The currency, which averaged about $1.03 since Gillard’s government’s 2010 swearing in, last week ended its longest stretch above parity since the 1983 float. The Aussie’s resilience, even as commodity prices ease, is among reasons the government revised down company taxes by about A$5.2 billion in 2012-13 and A$7.2 billion in 2013-14 from October forecasts. Mining and petroleum taxes were downgraded A$3.6 billion and A$3.2 billion respectively over the periods, budget papers show.
Treasury projects the economies of China and Japan, two of Australia’s key export destinations, will ease next year.

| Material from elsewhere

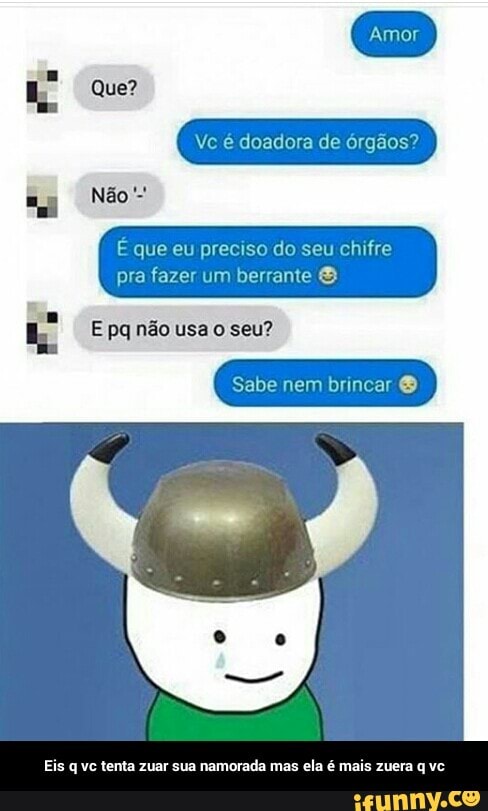 Ve é doadora de órgãos?
É que eu preciso do seu chifre
pra fazer um berrante E pq não usa o seu?
Eis q ve tenta zuar sua namorada mas ela é mais zuera q vc - Eis q vc tenta zuar sua namorada mas ela é mais zuera q vc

Elsewhere, Singapore retail sales probably declined in March for a sixth straight month, economists predicted before data due today, while the Malaysian economy probably grew 5.5 percent in the first quarter, another survey showed. Gross domestic product data are due for Germany, France and Italy.
In the U.S., industrial production probably declined 0.2 percent in April, a survey showed before the release of data.
Australia’s 2013-14 deficit will amount to 1.1 percent of GDP, the budget showed. That compares with a U.S. deficit equivalent to 5.4 percent of the economy, Japan’s shortfall of 7 percent and the euro area’s gap of 2.6 percent of GDP in the period, according to the International Monetary Fund’s fiscal monitor.
“While large deficits are politically damaging to admit during a feisty election campaign, compared with global debt and deficit metrics there is still not much to be concerned about,” said Alvin Pontoh, a Singapore-based Asia-Pacific strategist at TD Securities Inc. Labor has chosen a “social policy legacy over austerity,” he said.